Viafrica just (5/10/2012) won the Computable award for most socially engaged ict company (see this article in the Computable).

The mzunguboard project

I’ve made a setup using:
– a laptop (Asus eee-pc running Linux Mint 13) with bluetooth
– a beamer
– a wii remote control device
– an infrared pen
– open source software: python-whiteboard (sourceforge)
– a white wall

How it works

The wii-remote communicates with the infrared pen (using infrared). Also, the wii-remote, has a bluetooth connection with the laptop. The laptop is connected to the beamer which points to the wall.
With the software (python-whiteboard) you first have to calibrate your setup: you point with the infrared pen on 4 dots in the corner of the projected screen on the wall. These positions are seen by the wii-remote and given back to the software. Having the position of the four corners of your screen the software can calculate where your mouse (the infrared pen) is and react corresponding the position. This works (once setup..) surprisingly well! You can see a short demo here.

Things to deal with

I noticed a few pitfalls:
You need good batteries! For the infrared pen as well for the wii-remote. Rechargeable batteries (mostly 1,2 Volt) are not good enough, you need new 1,5 Volt batteries (I bought Duracells). This is because the infrared communication needs distance otherwise your screen is too small (or your angle for the wii-remote to wide..).
The better the battery, the stronger the infrared signal.

Even with good batteries it’s still a hassle to get the whole setup up and running.

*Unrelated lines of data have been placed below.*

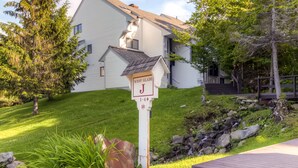 A residential house with a well-maintained lawn, a mailbox, and a stone pathway leading to the entrance.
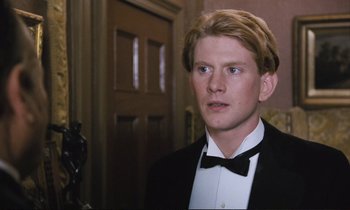 Movie still from “Maurice” (1987), directed by James Ivory – A man in a tuxedo standing in front of a door; Close Up shot, High angle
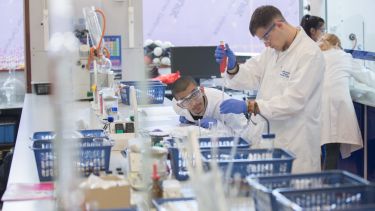 Students preparing aspirin at a Chemistry taster day.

The software makes the bluetooth connection with the wii-remote and for some reason this does not always work (and needs more investigation..).
Even when a bluetooth connection is made the software can hung for, at the moment, unclear reasons.
When a bluetooth connection is made and the software still reponds the calibration can fail easily: you have to play with the distance between the 4 corners (you need to point to with the infrared pen) and the wii-remote.

At the moment I only tried the python-whiteboard software on Linux but there’s more choice, also for windows.

Our goals

We are suprised how smooth the digital whiteboard works once it is correctly setup.
But, that said, the correct setup is the biggest problem..

We came to the idea to make a project out of this in which we have formulated the following goals:
– the whole setup must be fixed (i.e.: the position of the wii-remote maybe “put fixed” on the beamer?)
– it must work OOTB (Out Of The Box), with as less hassle as possible. The people working with it have assumably zero technical skills..
– we prefer working with open source but if the software works better with windows, the laptop can have windows..

Also, we aim at making this setup using as less power as possible with the idea of making it possible using solar power.
For a nice setup see: www.cybersmartafrica.org
Therefore we are looking at LED beamers, although they still use around 100 Watt (and are a bit more expensive then regular beamers).
If this is becoming a battery based project (with solar energy) it would be best if the laptop/PC runs Linux. That way we can implement the laptop/PC as our CLASSworks gateway server (having an internal website and 3G internet) and make the whole setup completely mobile. Therefore it’s nice if the whole setup is in some way easy to handle (“portable”).

Conclusion

I roughly experimented with the setup of the mzunguboard. More effort needs to be done to make it easier to setup. We think this can be an interesting (graduation) project for one or more students. Mainly because it has a lot of ingredients: infrared, bluetooth, open source, solar, power, light (lumen), construction (“make it portable”), …
And also because this setup can be a great enhancement within our CLASSworks project with the goal of improving lessons. So, graduate students, fill in the gaps! 😉

 
"He who laughs last, thinks slowest."